_Set task:_ Rewrite the records below with every instance of "white seagull" replaced by "gray seagull", leaving all other text unchanged.

(Entries from a dataset)
....................

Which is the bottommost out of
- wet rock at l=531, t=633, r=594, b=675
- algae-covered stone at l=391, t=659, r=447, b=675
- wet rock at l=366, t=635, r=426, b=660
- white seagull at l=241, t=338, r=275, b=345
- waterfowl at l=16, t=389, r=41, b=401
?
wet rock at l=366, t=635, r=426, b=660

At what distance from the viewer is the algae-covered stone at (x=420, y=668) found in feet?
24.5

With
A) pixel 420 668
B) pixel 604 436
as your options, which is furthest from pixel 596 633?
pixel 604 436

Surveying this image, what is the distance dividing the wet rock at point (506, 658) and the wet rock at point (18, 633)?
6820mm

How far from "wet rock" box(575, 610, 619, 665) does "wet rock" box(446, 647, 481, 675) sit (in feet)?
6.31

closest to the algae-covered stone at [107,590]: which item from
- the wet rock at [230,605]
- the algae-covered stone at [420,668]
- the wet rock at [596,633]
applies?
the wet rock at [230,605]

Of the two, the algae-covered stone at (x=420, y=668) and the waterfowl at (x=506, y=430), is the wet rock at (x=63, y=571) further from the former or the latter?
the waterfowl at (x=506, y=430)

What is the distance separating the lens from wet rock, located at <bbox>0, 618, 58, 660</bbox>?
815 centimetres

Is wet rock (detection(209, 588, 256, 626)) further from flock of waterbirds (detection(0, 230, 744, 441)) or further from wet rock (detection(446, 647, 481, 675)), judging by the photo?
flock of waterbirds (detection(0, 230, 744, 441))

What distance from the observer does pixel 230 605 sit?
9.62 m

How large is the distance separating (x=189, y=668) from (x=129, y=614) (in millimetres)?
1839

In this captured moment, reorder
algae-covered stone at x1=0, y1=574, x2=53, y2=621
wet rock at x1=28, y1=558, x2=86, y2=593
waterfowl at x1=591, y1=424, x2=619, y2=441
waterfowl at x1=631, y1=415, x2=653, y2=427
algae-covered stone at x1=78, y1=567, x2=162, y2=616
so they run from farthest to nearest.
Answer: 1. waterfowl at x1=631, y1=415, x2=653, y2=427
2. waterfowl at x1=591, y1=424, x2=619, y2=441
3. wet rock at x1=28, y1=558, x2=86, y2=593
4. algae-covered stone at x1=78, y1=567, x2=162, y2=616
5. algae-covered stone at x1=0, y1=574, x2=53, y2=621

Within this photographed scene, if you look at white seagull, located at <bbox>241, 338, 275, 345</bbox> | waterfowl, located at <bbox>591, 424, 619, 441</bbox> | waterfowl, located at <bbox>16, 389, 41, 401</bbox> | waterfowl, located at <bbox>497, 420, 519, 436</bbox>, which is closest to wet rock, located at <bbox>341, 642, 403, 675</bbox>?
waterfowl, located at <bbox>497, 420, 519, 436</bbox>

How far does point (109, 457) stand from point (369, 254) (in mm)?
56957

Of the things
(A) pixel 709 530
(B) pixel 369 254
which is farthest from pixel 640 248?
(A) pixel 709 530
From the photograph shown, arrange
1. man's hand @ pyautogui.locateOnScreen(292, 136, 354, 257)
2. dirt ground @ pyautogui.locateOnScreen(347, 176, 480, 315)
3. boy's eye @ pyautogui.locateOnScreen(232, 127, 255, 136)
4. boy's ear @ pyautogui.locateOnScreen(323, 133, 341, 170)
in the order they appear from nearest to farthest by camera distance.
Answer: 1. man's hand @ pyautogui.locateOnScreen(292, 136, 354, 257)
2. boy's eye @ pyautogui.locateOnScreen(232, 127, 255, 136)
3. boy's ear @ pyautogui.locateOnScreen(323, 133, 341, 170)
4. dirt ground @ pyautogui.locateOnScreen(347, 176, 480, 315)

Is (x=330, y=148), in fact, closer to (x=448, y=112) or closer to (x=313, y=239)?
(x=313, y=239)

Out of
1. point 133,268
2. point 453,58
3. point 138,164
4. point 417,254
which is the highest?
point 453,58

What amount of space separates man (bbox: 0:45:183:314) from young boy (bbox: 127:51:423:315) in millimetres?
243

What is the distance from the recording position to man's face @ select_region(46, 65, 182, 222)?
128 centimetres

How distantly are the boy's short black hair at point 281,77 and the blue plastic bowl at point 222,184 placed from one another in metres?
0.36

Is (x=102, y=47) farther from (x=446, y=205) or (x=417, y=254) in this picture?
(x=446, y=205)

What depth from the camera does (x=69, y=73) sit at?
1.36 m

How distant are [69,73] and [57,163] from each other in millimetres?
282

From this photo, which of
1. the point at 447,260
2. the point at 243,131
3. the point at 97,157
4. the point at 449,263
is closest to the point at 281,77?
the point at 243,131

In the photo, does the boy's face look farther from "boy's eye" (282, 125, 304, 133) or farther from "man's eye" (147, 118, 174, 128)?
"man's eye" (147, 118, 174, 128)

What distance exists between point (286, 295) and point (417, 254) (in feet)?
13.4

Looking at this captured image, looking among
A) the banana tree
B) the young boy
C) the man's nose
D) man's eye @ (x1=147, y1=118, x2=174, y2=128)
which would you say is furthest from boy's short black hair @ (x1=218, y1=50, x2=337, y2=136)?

....................

_Output for this task:_
Which is the bottommost out of
- wet rock at l=531, t=633, r=594, b=675
- algae-covered stone at l=391, t=659, r=447, b=675
- wet rock at l=366, t=635, r=426, b=660
- gray seagull at l=241, t=338, r=275, b=345
- waterfowl at l=16, t=389, r=41, b=401
?
wet rock at l=366, t=635, r=426, b=660

At what distance from the viewer is the algae-covered stone at (x=420, y=668) found in feet?
24.5

With
A) pixel 420 668
B) pixel 604 436
as your options, which is furthest from pixel 596 633?
pixel 604 436

Surveying this image, what is the distance dividing the wet rock at point (506, 658) and the wet rock at point (18, 633)?
6820mm

How far from "wet rock" box(575, 610, 619, 665) does "wet rock" box(446, 647, 481, 675) sit (in feet)?
6.31

closest to the algae-covered stone at [107,590]: which item from
- the wet rock at [230,605]
- the algae-covered stone at [420,668]
- the wet rock at [596,633]
applies?
the wet rock at [230,605]

Of the two, the algae-covered stone at (x=420, y=668) and the waterfowl at (x=506, y=430), is the wet rock at (x=63, y=571) further from the former or the latter?
the waterfowl at (x=506, y=430)

What is the distance separating the lens from wet rock, located at <bbox>0, 618, 58, 660</bbox>?
815 centimetres

Is wet rock (detection(209, 588, 256, 626)) further from flock of waterbirds (detection(0, 230, 744, 441)) or further from wet rock (detection(446, 647, 481, 675)), judging by the photo?
flock of waterbirds (detection(0, 230, 744, 441))

What distance from the observer does pixel 230 605 sit?
9.62 m

How large is the distance separating (x=189, y=668) from (x=129, y=614) (in millimetres)?
1839

In this captured moment, reorder
algae-covered stone at x1=0, y1=574, x2=53, y2=621
wet rock at x1=28, y1=558, x2=86, y2=593
waterfowl at x1=591, y1=424, x2=619, y2=441
waterfowl at x1=631, y1=415, x2=653, y2=427
algae-covered stone at x1=78, y1=567, x2=162, y2=616
so they run from farthest to nearest.
Answer: 1. waterfowl at x1=631, y1=415, x2=653, y2=427
2. waterfowl at x1=591, y1=424, x2=619, y2=441
3. wet rock at x1=28, y1=558, x2=86, y2=593
4. algae-covered stone at x1=78, y1=567, x2=162, y2=616
5. algae-covered stone at x1=0, y1=574, x2=53, y2=621

Within this photographed scene, if you look at gray seagull, located at <bbox>241, 338, 275, 345</bbox> | waterfowl, located at <bbox>591, 424, 619, 441</bbox> | waterfowl, located at <bbox>16, 389, 41, 401</bbox> | waterfowl, located at <bbox>497, 420, 519, 436</bbox>, which is closest to wet rock, located at <bbox>341, 642, 403, 675</bbox>?
waterfowl, located at <bbox>497, 420, 519, 436</bbox>

How far does point (109, 457) stand from point (369, 254) (in mm)?
56957

Of the things
(A) pixel 709 530
(B) pixel 369 254
which is farthest from pixel 640 248?
(A) pixel 709 530
From the photograph shown, arrange
1. man's hand @ pyautogui.locateOnScreen(292, 136, 354, 257)
2. dirt ground @ pyautogui.locateOnScreen(347, 176, 480, 315)
3. boy's eye @ pyautogui.locateOnScreen(232, 127, 255, 136)
4. boy's ear @ pyautogui.locateOnScreen(323, 133, 341, 170)
in the order they appear from nearest to farthest by camera distance.
Answer: 1. man's hand @ pyautogui.locateOnScreen(292, 136, 354, 257)
2. boy's eye @ pyautogui.locateOnScreen(232, 127, 255, 136)
3. boy's ear @ pyautogui.locateOnScreen(323, 133, 341, 170)
4. dirt ground @ pyautogui.locateOnScreen(347, 176, 480, 315)

Is (x=330, y=148), in fact, closer to (x=448, y=112) or closer to (x=313, y=239)?
(x=313, y=239)

Out of
1. point 133,268
2. point 453,58
3. point 138,164
4. point 417,254
which is the highest?
point 453,58

What amount of space separates man (bbox: 0:45:183:314) from young boy (bbox: 127:51:423:315) in millimetres?
243

What is the distance from the recording position to man's face @ select_region(46, 65, 182, 222)?
128 centimetres

How distantly are the boy's short black hair at point 281,77 and the blue plastic bowl at point 222,184 placed from one another in metres?
0.36

Is (x=102, y=47) farther from (x=446, y=205) or (x=417, y=254) in this picture?
(x=446, y=205)

What depth from the camera does (x=69, y=73) sit at?
1.36 m

How distant are [69,73] and [57,163] from each other in millimetres?
282

From this photo, which of
1. the point at 447,260
2. the point at 243,131
3. the point at 97,157
4. the point at 449,263
is closest to the point at 281,77?
the point at 243,131

In the photo, does the boy's face look farther from "boy's eye" (282, 125, 304, 133) or farther from "man's eye" (147, 118, 174, 128)?
"man's eye" (147, 118, 174, 128)

What distance exists between point (286, 295) and point (417, 254) (in feet)?
13.4

Looking at this captured image, looking among
A) the banana tree
B) the young boy
C) the man's nose
D) man's eye @ (x1=147, y1=118, x2=174, y2=128)
which would you say is furthest from boy's short black hair @ (x1=218, y1=50, x2=337, y2=136)?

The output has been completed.